Me hace gracia como este señor lo cuantifica todo. Parece una excelente persona, un individuo "salt of the earth", la sal de la tierra a la americana. Pero sus comentarios siempre terminan con una cantidad, ya sea en dólares, centavos, en años, meses, en millas, en galones, onzas. Las distancias por carretera, la cantidad de combustible, el precio de las mercancías, el tiempo que le queda de vacaciones, lo que durará el vuelo de vuelta, el precio del alojamiento, los gastos totales por persona. Yo soy negada para los números y no puedo seguir sus argumentos. Cuando le digo que me apeo en Bruselas, me pregunta tres veces qué planes tengo para los próximos días. No me veo conversando con él sobre cifras, y tampoco le miento del todo cuando le digo que no lo sé, porque en este viaje voy improvisando mi día a día. 

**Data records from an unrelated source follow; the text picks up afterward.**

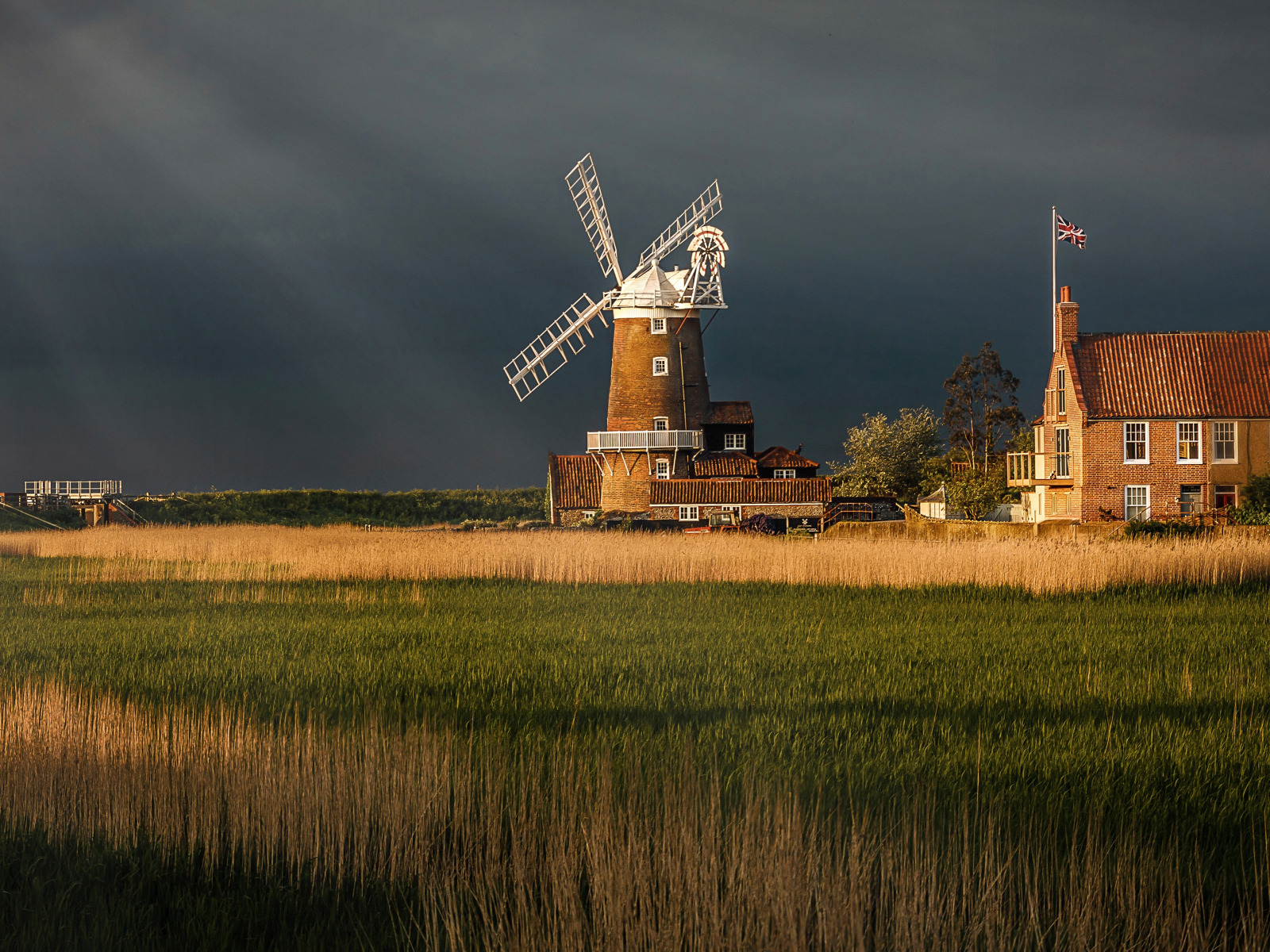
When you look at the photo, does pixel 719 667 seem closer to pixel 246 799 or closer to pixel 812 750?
pixel 812 750

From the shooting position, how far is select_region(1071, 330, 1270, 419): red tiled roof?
4328cm

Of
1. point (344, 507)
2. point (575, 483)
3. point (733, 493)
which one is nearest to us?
point (733, 493)

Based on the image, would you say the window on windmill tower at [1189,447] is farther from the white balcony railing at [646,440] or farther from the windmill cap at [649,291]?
the windmill cap at [649,291]

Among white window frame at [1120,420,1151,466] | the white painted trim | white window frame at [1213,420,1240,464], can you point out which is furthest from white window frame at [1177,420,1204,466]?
white window frame at [1120,420,1151,466]

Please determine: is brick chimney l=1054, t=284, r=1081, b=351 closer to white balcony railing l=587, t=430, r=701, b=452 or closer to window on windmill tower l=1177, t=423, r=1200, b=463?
window on windmill tower l=1177, t=423, r=1200, b=463

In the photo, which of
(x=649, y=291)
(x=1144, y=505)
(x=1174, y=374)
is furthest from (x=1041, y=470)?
(x=649, y=291)

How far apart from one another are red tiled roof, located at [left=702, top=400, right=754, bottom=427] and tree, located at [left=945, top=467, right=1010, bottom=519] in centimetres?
1178

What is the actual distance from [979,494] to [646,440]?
58.5 ft

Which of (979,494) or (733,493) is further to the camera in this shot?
(979,494)

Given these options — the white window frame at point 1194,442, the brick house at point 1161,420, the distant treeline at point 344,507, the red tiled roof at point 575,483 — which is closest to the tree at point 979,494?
the brick house at point 1161,420

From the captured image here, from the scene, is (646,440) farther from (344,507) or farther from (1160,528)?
(344,507)

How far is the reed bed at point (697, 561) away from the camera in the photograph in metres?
20.7

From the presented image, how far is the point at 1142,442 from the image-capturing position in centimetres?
4347

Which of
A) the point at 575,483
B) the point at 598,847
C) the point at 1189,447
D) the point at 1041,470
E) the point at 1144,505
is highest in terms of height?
the point at 1189,447
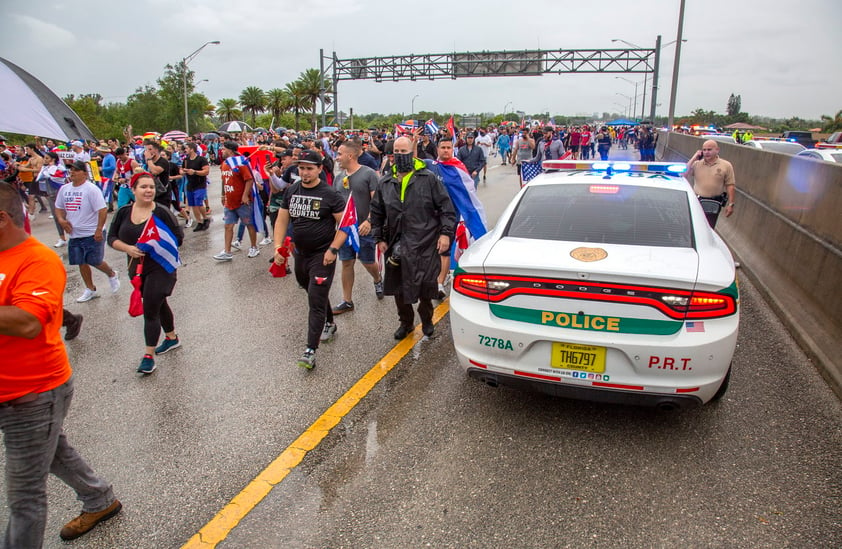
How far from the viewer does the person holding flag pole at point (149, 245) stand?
14.9 ft

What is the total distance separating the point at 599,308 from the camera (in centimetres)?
312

(Al final, tras pasar por cuatro estaciones y coger tres trenes distintos, consigo llegar a Amsterdam desde Bruselas, con sólo dos horas de retraso y un par de cambios de andén de última hora. Todo un éxito para como pintaba de mal el viaje, porque a la huelga general belga se ha sumado luego una avería generalizada de la señalización en las vías férreas holandesas, y por si fuera poco algunos trenes han sido cancelados, supongo que con motivo de la celebración de la cumbre de la OTAN en La Haya. El caso es que por fin llegamos, mis Resilias y yo. Ojo Ámsterdam, que ya estoy aquí).